Personally I would have preferred the default behaviour of dbuild to put
object files in an /obj subdirectory and the final exe in the original
directory dbuild is run from.
This way, it could be run from a root directory, operate on a /src
subdirectory, and not clutter up the source with object files. There is
a switch for that, of course, but I can't imagine when you would want
object files sitting in the same directory as the source.
Well, as first impressions go, I was pleased by D, and am interested to
see how well it fares as time goes on. Its just a shame that all the
tools/library/IDE is all in C++!
Thanks,
Geoff
↑ ↓ ← → "Jarrett Billingsley" <kb3ctd2 yahoo.com> writes:
"Geoff Carlton" <gcarlton iinet.net.au> wrote in message
news:efhp1r$1r9s$1 digitaldaemon.com...
Hi,
I'm a C++ user who's just tried D and I wanted to give my first
impressions. I can't really justify moving any of my codebase over to
D, so I wrote a quick tool to parse a dictionary file and make a
histogram - a bit like the wc demo in the dmd package.
1.)
I was a bit underwhelmed by the syntax of char[]. I've used lua which
also has strings,functions and maps as basic primitives, so going back
to array notation seems a bit low level. Also, char[][] is not the best
start in the main() declaration. Is it a 2D array, an array of
arrays? Then there is the char[][char[]]. What a mouthful for a simple
map!
Well, now I need to find elements.. I'd use std::string's find() here, but
the wc example has all array operations. Even isalpha is done as 'a', 'z'
comparisons on an indexed array. Back to low level C stuff.

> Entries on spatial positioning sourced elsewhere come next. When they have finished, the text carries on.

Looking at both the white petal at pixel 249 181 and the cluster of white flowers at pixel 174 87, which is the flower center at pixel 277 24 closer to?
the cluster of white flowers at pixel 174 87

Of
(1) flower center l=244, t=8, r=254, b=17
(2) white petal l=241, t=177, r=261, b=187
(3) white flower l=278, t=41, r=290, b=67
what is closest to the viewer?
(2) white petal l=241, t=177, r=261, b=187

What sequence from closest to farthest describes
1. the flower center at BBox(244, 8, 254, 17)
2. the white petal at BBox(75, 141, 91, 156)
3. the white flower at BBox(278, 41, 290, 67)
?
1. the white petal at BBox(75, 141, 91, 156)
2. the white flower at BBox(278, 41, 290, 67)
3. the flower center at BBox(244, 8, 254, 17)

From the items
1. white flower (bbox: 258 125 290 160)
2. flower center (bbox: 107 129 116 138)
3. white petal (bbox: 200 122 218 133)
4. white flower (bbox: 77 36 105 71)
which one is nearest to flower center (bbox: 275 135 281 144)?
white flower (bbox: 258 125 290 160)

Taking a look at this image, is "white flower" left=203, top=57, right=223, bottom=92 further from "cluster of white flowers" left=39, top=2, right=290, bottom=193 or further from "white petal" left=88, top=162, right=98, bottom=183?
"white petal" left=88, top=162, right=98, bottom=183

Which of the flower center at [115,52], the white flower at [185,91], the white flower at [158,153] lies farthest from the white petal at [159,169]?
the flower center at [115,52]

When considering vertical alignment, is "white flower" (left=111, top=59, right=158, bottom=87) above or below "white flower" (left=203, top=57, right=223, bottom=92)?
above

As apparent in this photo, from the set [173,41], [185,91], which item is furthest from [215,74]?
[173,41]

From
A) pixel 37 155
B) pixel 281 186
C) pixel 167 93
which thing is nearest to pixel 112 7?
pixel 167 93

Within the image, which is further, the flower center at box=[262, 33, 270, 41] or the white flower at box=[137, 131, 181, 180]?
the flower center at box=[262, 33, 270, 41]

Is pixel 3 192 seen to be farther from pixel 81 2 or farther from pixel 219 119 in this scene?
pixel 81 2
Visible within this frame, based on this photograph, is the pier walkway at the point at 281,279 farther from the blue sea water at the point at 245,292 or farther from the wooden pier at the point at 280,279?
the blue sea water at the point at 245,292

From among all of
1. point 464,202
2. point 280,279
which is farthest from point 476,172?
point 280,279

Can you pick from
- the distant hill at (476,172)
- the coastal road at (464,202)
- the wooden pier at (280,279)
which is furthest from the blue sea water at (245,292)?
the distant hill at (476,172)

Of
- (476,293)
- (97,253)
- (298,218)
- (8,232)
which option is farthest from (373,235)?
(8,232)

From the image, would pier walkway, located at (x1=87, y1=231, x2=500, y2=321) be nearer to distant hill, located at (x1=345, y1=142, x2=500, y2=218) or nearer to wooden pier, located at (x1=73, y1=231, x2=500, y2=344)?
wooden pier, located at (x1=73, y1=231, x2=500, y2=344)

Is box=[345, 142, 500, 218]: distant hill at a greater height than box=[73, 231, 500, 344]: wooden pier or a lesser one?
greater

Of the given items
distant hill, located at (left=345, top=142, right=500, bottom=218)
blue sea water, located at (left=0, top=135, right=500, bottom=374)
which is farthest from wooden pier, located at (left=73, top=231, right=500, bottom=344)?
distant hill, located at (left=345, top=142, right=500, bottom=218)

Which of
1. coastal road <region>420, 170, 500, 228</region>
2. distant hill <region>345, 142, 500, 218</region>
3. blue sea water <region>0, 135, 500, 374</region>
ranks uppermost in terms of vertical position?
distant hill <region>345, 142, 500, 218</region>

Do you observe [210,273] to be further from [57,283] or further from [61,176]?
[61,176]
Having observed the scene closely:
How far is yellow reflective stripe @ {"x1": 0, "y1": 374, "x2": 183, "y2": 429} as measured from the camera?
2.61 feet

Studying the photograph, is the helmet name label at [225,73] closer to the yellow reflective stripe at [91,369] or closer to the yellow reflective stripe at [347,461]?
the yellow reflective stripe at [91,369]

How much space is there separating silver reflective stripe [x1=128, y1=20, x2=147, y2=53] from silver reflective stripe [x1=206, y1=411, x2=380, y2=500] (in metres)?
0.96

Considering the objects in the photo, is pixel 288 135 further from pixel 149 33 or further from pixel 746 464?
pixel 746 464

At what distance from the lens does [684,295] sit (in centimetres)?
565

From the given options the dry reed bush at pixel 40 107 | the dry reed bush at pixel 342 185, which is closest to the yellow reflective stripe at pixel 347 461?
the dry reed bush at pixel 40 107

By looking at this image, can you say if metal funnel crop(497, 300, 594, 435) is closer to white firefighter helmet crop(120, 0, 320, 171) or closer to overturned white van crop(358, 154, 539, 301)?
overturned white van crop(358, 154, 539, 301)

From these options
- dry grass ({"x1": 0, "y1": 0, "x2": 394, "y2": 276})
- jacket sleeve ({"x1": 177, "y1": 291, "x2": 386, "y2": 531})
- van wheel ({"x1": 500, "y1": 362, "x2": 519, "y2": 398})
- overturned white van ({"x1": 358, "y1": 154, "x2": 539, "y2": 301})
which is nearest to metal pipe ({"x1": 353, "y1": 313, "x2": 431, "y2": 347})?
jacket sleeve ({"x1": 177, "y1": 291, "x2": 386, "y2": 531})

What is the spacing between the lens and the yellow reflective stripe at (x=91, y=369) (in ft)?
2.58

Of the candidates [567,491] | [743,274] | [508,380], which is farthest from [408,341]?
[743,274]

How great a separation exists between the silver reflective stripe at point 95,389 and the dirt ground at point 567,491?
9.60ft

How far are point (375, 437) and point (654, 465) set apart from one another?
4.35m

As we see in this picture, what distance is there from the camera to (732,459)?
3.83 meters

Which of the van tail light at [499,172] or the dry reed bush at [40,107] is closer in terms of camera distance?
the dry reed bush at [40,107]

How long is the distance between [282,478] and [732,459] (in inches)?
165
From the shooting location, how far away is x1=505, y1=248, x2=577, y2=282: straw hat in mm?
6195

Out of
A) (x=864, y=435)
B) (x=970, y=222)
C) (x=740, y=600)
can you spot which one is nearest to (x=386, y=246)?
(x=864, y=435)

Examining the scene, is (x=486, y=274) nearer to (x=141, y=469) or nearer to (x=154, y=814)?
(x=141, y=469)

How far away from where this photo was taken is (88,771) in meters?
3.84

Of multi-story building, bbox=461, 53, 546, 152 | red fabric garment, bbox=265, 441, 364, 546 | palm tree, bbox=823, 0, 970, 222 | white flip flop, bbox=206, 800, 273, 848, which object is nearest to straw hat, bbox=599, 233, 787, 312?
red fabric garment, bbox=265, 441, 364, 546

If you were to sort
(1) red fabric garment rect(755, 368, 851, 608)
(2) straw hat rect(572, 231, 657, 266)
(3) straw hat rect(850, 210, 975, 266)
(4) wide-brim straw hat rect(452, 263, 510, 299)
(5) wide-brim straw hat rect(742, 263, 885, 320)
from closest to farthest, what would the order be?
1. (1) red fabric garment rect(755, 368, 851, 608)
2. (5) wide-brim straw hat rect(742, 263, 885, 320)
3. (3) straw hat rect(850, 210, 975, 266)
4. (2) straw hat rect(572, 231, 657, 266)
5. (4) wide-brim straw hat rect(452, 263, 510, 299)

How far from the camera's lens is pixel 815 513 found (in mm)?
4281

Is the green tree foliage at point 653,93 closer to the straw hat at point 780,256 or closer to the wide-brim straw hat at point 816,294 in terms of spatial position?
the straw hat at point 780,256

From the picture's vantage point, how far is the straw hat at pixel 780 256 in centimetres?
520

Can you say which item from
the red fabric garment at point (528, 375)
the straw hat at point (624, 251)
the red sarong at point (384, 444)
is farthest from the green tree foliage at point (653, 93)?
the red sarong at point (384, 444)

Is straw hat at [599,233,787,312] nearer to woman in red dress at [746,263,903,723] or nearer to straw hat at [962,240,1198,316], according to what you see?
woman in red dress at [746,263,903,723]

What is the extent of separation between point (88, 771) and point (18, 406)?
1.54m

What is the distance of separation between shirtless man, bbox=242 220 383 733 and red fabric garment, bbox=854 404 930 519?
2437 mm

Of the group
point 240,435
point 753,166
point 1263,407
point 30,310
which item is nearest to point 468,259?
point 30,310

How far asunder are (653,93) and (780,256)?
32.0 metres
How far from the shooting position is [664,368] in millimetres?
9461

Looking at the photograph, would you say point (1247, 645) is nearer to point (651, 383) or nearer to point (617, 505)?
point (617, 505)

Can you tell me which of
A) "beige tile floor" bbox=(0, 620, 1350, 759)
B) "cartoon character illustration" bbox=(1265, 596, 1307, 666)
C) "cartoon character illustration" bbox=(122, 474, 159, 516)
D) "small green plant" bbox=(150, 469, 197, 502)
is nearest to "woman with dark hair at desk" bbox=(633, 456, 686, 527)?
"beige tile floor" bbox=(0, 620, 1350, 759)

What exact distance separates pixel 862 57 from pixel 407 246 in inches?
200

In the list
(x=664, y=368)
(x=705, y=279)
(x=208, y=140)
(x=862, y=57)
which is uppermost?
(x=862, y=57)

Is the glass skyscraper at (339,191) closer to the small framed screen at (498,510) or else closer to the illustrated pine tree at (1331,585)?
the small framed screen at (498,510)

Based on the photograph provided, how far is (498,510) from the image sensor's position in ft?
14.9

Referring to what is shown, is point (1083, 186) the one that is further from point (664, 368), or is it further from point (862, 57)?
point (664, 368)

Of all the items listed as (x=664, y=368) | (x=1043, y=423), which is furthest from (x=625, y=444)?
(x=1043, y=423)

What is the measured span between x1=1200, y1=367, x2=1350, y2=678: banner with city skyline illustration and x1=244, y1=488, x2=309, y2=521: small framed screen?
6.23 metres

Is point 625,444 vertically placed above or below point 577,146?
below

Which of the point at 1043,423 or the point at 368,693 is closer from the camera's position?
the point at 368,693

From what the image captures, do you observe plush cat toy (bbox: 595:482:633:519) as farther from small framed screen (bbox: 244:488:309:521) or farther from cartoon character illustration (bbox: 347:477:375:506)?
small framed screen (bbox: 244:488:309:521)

A simple alias of char[] to string would simplify the first glance code.
string x; // yep, a string
main (string[]) // an array of strings
string[string] m; // map of string to string
I believe single functions get pulled in as member functions? e.g.
find(string) can be used as string.find()? If so, it means that all the
string functionality can be added and then used naturally as member
functions on this "string" (which is really just the plain old char[] in
disguise).
They're more just syntactic sugar than member functions. You can, in fact
do this with any array type, e.g
void foo(int[] arr)
{
...
}
int[] x; x = [4, 5, 6, 7]; // bug in the new array literals ;)
x.foo();
This is a small thing, but I think it would help in terms of the mindset
of strings being a first class primitive, and clear up simple "hello
world" examples at the same time. Put simply, every modern language has
a first class string primitive type, except D - at least in terms of
nomenclature.
It does look nicer. I suppose the counterargument would be that having an
alias char[] string might not be portable -- what about wchar[] and dchar[]?
Would they be wstring and dstring? Or would we choose wchar[] or dchar[] to
be string to be more forward-thinking (since languages like Java and C#
already use UTF-16 as the default string type)?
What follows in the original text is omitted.